AIM
Lay out everything from the line containing "Is (51,255) further" down to the end of the items as a Markdown table with the columns No. and Text, one line per row, skipping blank lines.

RECORDS TO USE
-.-.-

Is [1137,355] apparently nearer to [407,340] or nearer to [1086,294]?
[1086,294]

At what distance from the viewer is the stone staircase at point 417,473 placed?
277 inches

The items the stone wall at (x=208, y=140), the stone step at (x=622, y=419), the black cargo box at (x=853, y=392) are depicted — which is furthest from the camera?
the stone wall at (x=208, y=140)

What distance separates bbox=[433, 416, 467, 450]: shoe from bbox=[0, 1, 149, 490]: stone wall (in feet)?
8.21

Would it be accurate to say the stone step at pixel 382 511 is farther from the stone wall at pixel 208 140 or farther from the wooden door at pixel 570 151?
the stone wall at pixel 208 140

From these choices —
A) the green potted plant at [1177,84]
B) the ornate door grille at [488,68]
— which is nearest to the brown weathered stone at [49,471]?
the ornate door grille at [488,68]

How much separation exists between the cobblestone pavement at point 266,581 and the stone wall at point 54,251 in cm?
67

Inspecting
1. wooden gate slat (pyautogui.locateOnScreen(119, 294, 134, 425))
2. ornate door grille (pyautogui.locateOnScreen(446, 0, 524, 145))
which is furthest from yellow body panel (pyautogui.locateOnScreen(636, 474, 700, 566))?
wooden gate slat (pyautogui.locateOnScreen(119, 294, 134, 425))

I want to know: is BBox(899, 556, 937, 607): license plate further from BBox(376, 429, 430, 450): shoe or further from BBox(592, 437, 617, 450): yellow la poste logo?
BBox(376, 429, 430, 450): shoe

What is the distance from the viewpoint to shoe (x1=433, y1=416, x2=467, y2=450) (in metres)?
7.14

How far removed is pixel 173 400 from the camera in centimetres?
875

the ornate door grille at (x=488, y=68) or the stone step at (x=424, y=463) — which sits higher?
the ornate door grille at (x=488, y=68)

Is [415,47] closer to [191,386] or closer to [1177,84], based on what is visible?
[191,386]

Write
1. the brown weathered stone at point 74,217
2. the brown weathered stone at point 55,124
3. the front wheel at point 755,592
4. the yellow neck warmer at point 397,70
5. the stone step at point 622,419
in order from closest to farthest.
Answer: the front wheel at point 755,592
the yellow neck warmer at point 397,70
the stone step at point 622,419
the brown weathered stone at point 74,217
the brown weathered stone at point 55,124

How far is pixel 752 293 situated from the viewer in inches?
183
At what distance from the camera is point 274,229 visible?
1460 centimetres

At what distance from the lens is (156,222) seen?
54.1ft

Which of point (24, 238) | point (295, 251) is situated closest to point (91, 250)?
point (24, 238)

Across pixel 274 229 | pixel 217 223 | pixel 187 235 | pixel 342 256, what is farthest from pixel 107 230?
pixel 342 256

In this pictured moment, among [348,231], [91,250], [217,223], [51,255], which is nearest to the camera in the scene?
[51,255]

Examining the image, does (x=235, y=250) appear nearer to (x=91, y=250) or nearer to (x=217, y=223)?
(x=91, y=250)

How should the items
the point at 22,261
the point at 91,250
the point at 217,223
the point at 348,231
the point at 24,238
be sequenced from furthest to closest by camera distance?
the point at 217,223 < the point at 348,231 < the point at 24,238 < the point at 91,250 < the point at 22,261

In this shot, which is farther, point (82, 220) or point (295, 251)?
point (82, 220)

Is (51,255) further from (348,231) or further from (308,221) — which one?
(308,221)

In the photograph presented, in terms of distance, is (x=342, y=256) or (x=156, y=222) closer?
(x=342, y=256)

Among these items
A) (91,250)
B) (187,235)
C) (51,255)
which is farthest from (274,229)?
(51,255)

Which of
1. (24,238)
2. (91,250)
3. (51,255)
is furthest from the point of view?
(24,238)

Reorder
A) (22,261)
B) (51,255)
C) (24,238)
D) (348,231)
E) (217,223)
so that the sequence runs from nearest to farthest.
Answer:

-.-.-

SOLUTION BELOW
| No. | Text |
|---|---|
| 1 | Is (51,255) further from (348,231) or further from (308,221) — which one? |
| 2 | (308,221) |
| 3 | In the photograph presented, in terms of distance, is (x=342, y=256) or (x=156, y=222) closer? |
| 4 | (x=342, y=256) |
| 5 | Among these items |
| 6 | A) (91,250) |
| 7 | B) (187,235) |
| 8 | C) (51,255) |
| 9 | which is farthest from (274,229)? |
| 10 | (51,255) |
| 11 | Which of |
| 12 | 1. (24,238) |
| 13 | 2. (91,250) |
| 14 | 3. (51,255) |
| 15 | is furthest from the point of view? |
| 16 | (24,238) |
| 17 | Reorder |
| 18 | A) (22,261) |
| 19 | B) (51,255) |
| 20 | C) (24,238) |
| 21 | D) (348,231) |
| 22 | E) (217,223) |
| 23 | so that the sequence runs from nearest to farthest. |
| 24 | Answer: |